Look at how this plays out: brands are focusing on ghee made by the Bilona method, pickles tied to district names or grandmothers’ kitchens, and snacks mapping regional spices. They’re not only selling taste — they’re selling trust, familiarity, and identity.

And it’s not just food. Even a heritage fabric like Khadi is being revived not only as tradition, but as climate-smart, skin-friendly, and couture-inspired.

Language matters too. A face wash called “Tulsi-Neem” is both familiar and functional; it speaks Hindi/ Hinglish and signals trust faster than a Latin-style name. For regional creator communities, that strong local hook matters.

Also, tech brands are tapping this pride. Fintechs use metaphors of the neighbourhood kirana (grocer) ledger, mobility startups borrow names from Indian wildlife, and agri-tech features are named after sowing cycles. These are subtle signals that the brand is rooted in India — not imported.

Of course, there is a risk. If a brand uses Indian motifs superficially — token tricolour, mythological references without substance — it rings hollow. The winners are the ones who do the groundwork: source locally, craft well, narrate honestly. They don’t “sell India”; they operationalise it as an edge.

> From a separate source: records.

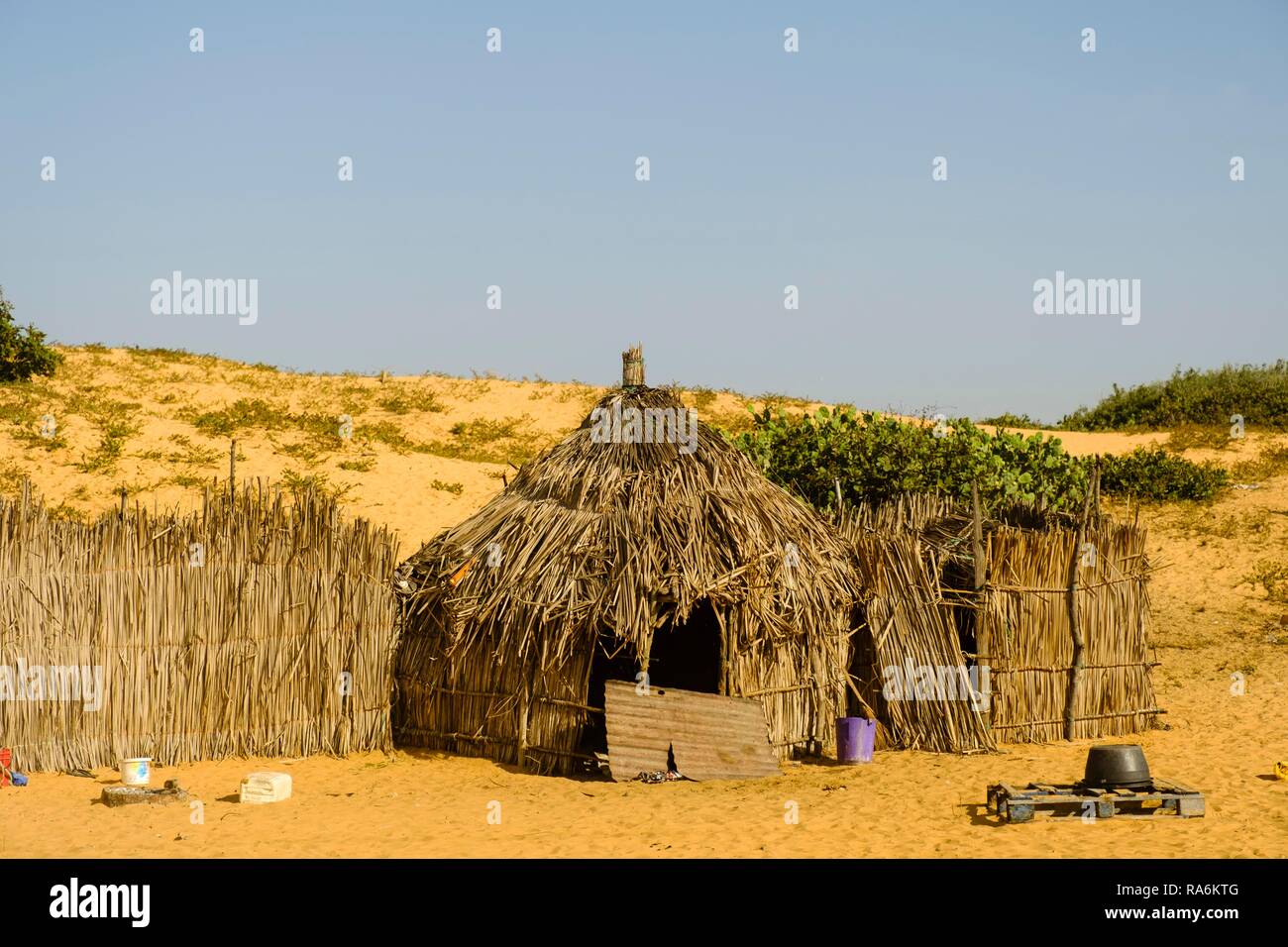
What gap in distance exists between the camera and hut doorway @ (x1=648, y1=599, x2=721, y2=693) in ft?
48.0

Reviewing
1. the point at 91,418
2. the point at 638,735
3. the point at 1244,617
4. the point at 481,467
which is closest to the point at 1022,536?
the point at 638,735

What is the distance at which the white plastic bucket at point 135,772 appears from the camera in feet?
35.1

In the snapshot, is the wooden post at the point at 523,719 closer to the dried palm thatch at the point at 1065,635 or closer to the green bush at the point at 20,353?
the dried palm thatch at the point at 1065,635

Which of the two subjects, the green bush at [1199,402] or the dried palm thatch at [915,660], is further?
the green bush at [1199,402]

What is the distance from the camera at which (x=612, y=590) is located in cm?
1148

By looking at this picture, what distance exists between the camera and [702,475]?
41.3ft

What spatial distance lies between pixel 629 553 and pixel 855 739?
2.82 meters

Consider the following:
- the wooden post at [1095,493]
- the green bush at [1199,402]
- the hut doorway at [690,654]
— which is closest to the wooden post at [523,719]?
the hut doorway at [690,654]

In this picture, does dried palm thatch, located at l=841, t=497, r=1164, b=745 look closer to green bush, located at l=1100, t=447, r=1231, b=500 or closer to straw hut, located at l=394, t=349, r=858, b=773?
straw hut, located at l=394, t=349, r=858, b=773

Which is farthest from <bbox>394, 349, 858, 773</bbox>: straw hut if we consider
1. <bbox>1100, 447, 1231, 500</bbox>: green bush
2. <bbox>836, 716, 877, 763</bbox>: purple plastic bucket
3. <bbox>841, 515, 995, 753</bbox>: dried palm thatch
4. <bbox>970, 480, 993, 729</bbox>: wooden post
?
<bbox>1100, 447, 1231, 500</bbox>: green bush

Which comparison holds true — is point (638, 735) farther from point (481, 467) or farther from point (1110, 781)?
point (481, 467)

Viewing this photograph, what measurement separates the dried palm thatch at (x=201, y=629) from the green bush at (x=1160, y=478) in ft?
54.2

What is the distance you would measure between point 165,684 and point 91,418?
1451 centimetres

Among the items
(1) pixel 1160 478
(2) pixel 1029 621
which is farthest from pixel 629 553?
(1) pixel 1160 478
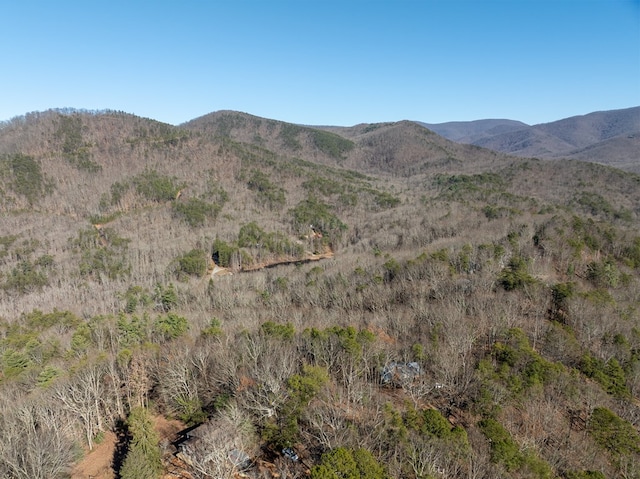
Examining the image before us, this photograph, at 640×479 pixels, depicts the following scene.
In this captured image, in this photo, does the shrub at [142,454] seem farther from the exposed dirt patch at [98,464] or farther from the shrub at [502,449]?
the shrub at [502,449]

What’s coming next? Expect more region-specific drops, products where origin is front and centre, packaging that explains craft and community, and collaborations around GI tags (geographical indicators). The ‘Made in India’ theme is no longer just a tagline. It is a product strategy, a supply-chain story, and a cultural promise.

When done well, what used to be familiarity becomes distinctiveness — turning pride into preference, and repeat purchase into loyalty.